[Saved data entries]
****************************************

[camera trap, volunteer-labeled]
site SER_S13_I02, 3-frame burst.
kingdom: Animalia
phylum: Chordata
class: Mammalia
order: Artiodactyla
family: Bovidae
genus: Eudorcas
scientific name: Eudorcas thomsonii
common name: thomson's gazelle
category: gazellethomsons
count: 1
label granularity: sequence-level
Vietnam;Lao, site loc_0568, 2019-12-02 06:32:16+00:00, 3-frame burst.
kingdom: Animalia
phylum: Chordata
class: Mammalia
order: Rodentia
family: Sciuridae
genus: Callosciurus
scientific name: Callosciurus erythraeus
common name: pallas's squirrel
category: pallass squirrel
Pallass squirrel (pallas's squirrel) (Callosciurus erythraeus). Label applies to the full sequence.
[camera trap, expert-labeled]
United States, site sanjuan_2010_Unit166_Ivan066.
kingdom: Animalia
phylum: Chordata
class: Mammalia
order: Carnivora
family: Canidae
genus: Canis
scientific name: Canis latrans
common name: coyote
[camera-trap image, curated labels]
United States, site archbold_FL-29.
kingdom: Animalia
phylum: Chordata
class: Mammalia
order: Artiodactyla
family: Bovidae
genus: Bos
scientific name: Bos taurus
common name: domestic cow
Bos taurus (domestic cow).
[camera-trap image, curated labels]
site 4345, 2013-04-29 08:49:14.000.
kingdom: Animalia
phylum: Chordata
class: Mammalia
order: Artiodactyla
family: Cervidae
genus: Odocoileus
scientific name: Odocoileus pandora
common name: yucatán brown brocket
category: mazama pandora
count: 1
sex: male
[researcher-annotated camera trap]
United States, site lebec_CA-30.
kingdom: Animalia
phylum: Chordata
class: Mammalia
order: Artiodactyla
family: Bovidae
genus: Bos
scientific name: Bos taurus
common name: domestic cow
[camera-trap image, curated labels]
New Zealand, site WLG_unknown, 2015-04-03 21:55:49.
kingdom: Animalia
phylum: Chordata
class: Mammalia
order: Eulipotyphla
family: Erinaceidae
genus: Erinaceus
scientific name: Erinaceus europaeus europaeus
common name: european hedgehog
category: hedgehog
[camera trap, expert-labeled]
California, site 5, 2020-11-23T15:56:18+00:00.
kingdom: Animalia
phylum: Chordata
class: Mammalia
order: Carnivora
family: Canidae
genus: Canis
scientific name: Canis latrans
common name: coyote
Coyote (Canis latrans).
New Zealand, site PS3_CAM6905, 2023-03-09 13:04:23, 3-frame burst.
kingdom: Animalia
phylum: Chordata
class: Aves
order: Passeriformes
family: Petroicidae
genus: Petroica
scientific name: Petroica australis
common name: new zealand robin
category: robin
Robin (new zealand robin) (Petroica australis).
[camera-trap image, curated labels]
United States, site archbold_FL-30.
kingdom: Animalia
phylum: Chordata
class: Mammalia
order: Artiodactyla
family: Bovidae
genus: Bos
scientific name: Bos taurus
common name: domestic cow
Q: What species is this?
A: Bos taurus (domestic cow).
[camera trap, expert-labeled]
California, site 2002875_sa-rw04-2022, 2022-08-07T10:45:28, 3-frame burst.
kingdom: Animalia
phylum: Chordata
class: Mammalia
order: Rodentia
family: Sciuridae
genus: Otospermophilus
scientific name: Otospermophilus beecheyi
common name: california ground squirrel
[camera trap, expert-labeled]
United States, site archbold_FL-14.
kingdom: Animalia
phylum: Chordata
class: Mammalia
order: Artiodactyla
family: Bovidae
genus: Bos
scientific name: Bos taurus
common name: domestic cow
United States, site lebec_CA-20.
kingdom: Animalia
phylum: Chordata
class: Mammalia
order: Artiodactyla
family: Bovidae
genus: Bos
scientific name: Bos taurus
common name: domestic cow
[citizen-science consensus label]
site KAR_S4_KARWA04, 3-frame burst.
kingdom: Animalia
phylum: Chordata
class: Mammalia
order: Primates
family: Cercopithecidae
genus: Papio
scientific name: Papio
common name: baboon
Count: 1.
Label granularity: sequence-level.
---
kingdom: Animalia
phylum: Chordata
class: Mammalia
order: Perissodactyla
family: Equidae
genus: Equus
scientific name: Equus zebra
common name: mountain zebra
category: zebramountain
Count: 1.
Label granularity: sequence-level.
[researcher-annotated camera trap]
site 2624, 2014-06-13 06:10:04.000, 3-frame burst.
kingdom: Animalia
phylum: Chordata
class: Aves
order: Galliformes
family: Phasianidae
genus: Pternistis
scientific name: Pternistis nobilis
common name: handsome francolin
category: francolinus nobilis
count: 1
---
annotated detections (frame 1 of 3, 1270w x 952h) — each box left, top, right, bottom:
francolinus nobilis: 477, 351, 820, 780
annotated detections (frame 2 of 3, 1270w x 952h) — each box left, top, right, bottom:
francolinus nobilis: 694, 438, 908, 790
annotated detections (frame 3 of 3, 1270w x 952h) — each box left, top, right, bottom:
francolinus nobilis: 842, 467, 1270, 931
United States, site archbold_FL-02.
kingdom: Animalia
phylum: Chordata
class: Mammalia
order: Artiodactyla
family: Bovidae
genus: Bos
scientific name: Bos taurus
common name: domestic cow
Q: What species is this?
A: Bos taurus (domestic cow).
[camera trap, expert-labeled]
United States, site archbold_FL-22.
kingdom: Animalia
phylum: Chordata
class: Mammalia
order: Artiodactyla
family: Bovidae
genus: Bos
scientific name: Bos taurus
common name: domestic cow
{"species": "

****************************************

> [Requirement] Lines to set down from above: the line with "United States, site lebec_CA-30.", the line with "New Zealand, site WLG_unknown, 2015-04-03", and every line between, each exactly as written.

> [Reply]
United States, site lebec_CA-30.
kingdom: Animalia
phylum: Chordata
class: Mammalia
order: Artiodactyla
family: Bovidae
genus: Bos
scientific name: Bos taurus
common name: domestic cow
[camera-trap image, curated labels]
New Zealand, site WLG_unknown, 2015-04-03 21:55:49.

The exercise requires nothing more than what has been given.